- Born: 3 January 1970 (age 56)
- Occupation: Businessman

= Michael Hayman =

Michael Morris Hayman (born 3 January 1970) is an entrepreneur, broadcaster and author in the United Kingdom. He is a co-founder of Seven Hills, a London-based campaigning communication consultancy. Michael is chairman of Entrepreneurs at the private bank Coutts & Co, Chairs GRADVenture, the University of London Entrepreneur Pitch and serves on the Advisory Council of the Royal Philharmonic Orchestra.

He is Honorary Professor of the Purpose Economy at the University of London where he also holds an Honorary Doctorate, is an Honorary Fellow at the University of Cambridge Judge Business School Centre for Entrepreneurial Learning and he is an advisory board member of the School of Business & Management, Queen Mary University of London.

Hayman is co-author of 'Mission: How the Best in Business Break Through’ published by Penguin Random House in July 2015. He hosts the podcast Change Makers, the London Live tv show Capital Conversation and is a regular columnist for City AM, Country & Town House, and the Yorkshire Post.

He was one of co-founders of StartUp Britain, the national initiative for early stage enterprise, which was fully supported by the then Prime Minister David Cameron and HM Government.

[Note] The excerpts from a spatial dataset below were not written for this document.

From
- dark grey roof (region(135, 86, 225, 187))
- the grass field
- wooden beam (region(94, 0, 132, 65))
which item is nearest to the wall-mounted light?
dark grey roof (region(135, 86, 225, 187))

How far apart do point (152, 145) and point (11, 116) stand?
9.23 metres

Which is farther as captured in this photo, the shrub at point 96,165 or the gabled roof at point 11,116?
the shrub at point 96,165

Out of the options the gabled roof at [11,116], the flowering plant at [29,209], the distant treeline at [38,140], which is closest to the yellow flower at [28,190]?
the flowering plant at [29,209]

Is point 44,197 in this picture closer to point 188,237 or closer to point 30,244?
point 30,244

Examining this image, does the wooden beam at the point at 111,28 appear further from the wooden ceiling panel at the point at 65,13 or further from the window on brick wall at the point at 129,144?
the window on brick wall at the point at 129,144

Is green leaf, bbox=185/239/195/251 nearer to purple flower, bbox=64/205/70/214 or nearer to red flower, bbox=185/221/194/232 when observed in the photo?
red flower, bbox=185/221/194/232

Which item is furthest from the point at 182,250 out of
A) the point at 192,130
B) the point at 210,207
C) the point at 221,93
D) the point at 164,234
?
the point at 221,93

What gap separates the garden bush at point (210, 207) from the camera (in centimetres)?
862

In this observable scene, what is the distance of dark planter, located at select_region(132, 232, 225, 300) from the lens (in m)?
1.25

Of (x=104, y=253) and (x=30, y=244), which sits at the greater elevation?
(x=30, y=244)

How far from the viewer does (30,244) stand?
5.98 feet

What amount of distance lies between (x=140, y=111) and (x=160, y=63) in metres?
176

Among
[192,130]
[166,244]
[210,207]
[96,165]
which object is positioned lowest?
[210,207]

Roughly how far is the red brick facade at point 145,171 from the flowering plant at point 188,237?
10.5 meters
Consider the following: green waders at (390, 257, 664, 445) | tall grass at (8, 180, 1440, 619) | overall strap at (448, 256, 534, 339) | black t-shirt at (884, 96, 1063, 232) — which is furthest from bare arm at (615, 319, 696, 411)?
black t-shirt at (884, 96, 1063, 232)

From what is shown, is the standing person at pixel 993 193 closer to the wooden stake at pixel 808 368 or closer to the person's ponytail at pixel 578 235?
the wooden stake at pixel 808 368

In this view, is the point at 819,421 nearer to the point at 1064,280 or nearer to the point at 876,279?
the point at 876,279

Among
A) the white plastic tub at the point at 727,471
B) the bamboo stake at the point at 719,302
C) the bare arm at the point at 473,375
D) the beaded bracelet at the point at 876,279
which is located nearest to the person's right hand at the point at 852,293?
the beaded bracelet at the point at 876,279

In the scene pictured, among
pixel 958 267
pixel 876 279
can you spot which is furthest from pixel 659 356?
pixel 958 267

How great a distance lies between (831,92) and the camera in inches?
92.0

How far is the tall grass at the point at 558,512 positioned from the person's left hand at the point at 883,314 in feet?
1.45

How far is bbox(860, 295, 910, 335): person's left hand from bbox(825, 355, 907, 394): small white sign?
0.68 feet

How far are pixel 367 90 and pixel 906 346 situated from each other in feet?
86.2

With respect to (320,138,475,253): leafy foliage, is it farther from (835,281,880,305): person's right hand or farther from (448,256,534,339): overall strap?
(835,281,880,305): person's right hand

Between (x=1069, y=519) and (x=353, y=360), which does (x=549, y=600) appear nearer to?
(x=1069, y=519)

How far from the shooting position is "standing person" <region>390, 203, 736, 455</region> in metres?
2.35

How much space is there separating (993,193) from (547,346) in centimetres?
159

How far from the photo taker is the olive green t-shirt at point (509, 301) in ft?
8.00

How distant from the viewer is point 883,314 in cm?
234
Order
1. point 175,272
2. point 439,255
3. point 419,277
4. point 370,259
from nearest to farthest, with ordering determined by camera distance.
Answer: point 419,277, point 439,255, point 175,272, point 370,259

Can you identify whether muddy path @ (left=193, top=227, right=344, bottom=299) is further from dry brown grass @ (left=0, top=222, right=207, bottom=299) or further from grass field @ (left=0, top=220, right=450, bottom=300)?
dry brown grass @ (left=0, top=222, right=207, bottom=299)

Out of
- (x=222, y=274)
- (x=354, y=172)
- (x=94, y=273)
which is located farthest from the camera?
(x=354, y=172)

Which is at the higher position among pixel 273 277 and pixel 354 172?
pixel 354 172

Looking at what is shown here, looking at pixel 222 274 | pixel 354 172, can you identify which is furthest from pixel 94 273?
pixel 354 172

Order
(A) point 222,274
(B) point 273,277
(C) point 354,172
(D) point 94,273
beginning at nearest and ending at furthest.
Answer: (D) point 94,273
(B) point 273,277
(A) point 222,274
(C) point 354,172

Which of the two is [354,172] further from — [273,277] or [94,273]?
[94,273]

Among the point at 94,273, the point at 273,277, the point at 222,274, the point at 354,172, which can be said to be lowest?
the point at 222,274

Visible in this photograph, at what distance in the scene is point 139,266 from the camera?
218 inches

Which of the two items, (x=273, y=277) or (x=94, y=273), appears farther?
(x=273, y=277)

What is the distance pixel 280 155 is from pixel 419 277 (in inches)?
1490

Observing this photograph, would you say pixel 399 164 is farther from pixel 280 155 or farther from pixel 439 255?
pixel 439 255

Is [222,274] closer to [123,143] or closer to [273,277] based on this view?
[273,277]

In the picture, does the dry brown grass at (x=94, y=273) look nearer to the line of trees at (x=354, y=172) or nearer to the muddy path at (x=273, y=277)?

Hayman was appointed Member of the Order of the British Empire (MBE) in the 2014 New Year Honours for services to enterprise, promotion, entrepreneurship, and education and is a Deputy Lieutenant for the county of Surrey and is a Freeman of the City of London.

In March 2026, Hayman was elected Chair of the British Chambers of Commerce by its board, succeeding Sarah Howard MBE who had served in the role for six and a half years. As Chair, he leads the strategic direction of a network representing 51 accredited UK Chambers and 75 international Chambers.

==StartUp Britain==
As an advocate of entrepreneurship, Michael Hayman is a co-founder of StartUp Britain, a campaign by entrepreneurs for entrepreneurs, which was launched in 2011 by the prime minister David Cameron, the chancellor George Osborne and the secretary of state for business Vince Cable in response to the government's call for an 'enterprise-led' recovery.

==Publications==
Hayman is co-author of 'Mission: How the Best in Business Break Through’ published by Penguin Random House in July 2015. He hosts the podcast Change Makers, the London Live tv show Capital Conversation and is a regular columnist for City AM, Country & Town House, and the Yorkshire Post. Hayman has also written as enterprise columnist for The Daily Telegraph and Real Business and has written thought leadership reports for UK Trade & Invest, Central London Forward and the City of Westminster. He has authored or co-authored the following reports:

- Disruptive Influence : The Entrepreneurs Report – Virgin Media Pioneers
- Face Value: Your Reputation As A Business Asset – Coutts & Co

==Public profile==
Hayman has supported the national enterprise effort, assisting the Department for Business to position Business in You, StartUp Loans and the Seed Enterprise Investment Scheme.

Born in Sheffield, Hayman has taken a keen interest in the fortunes of the city. He has served on the board of the regeneration agency Creative Sheffield and co-founded Made: The Entrepreneur Festival in 2010.

He sits on the management board of the Business School Small Business Charter. Michael is a member of Edinburgh Festivals . He also served as a non-executive director with the city of Westminster (Westco) and as a commissioner on the Finance Inquiry into The Future of Cities and a board member for National Business Awards.